====== DOCUMENT PASSAGE
Saturday, February 3, 2007

Extraordinaire

Am no ordinary worry wart - I can blab all the details here and I bet, like all the others, you'd probably give me a dry look. I have seen loved ones give me that drudged look everytime I'd voice out what preengages my code-filled mind. What can I say, I am spellbound.

For several months now, I am having what some would coin as quarter life crisis. And yes, this year, I'll be 24 and yet am still quite dubious on which road I should be hoofing on. I have seen/heard several 30 something people whine about not being able to entrench their life when they were still in their early 20s. Shaks. I don't want to caught myself whining about that too! I mean, life is too short to sparsely settle with such medicority and meaningless decisions.

Don't get me wrong, I am not rushing things nor am a perfectibilian. I am still young and I know that there is a better life that awaits me, I just have to be very patient and savor every single moment that passes by but given the reality that some things are undeniably turning uncomely here, I cannot help but yearn for a better life (Heck, who does not?!).

Those who are patient enough to crack my complexities, know very well that am saving up big time for the offing. I have plans to be a full time homemaker. Cheesy as it may seem but I really want to see my kids grow right before my eyes and yes, try to to be the best wife that I can ever be.

I swear, 'tis so beyond words. I am just glad that I have such earthly angels who never seem to grow tired giving back my life and I know that, to borrow a line from an old song, God must have spent a little more time on me.

In the meantime, am trying to squeeze all the best thing that school has to offer. 'Tis time, am no longer studying but learning.
============
====== DATA EXTRACTS
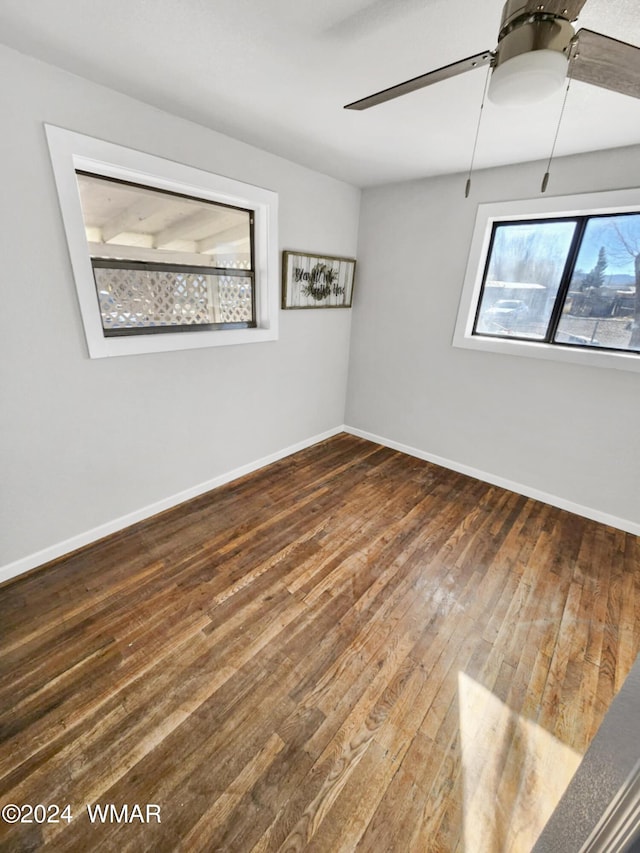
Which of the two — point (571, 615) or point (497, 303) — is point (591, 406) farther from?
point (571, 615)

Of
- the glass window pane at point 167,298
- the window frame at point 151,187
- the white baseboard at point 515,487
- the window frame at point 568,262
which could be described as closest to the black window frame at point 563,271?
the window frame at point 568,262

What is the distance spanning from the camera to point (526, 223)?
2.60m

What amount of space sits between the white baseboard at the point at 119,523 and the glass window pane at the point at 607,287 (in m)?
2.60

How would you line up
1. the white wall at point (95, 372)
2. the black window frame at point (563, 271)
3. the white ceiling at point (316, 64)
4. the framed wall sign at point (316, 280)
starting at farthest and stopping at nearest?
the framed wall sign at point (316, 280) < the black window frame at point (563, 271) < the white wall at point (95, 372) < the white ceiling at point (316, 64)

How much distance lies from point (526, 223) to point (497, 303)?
============
====== DATA EXTRACTS
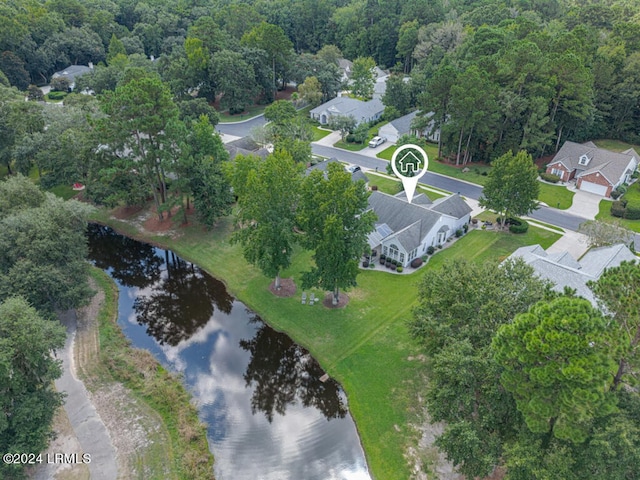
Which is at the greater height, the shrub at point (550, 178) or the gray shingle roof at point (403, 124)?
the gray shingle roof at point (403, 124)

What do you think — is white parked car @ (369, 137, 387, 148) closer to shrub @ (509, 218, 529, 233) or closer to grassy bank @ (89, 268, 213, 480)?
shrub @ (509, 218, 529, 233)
============
====== DATA EXTRACTS
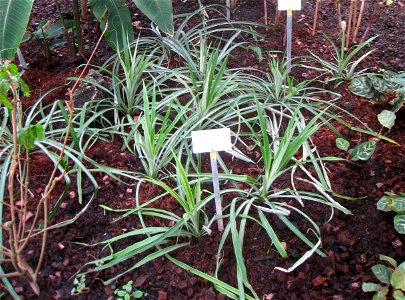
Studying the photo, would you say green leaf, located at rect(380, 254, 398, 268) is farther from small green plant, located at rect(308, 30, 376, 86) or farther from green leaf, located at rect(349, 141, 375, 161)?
============
**EXERCISE REQUIREMENTS**
a) Please set down the text of the blog post starting at "For several months" and ending at "who does not?!).".
b) In the blog post, what age does the writer say they will reach this year?
c) In the blog post's paragraph beginning "Those who are patient enough", list each thing the writer says they plan or want to do.

**ANSWER SECTION**
a)
For several months now, I am having what some would coin as quarter life crisis. And yes, this year, I'll be 24 and yet am still quite dubious on which road I should be hoofing on. I have seen/heard several 30 something people whine about not being able to entrench their life when they were still in their early 20s. Shaks. I don't want to caught myself whining about that too! I mean, life is too short to sparsely settle with such medicority and meaningless decisions.

Don't get me wrong, I am not rushing things nor am a perfectibilian. I am still young and I know that there is a better life that awaits me, I just have to be very patient and savor every single moment that passes by but given the reality that some things are undeniably turning uncomely here, I cannot help but yearn for a better life (Heck, who does not?!).

b) 24

c)
- Be a full-time homemaker
- See their kids grow right before their eyes
- Try to be the best wife they can ever be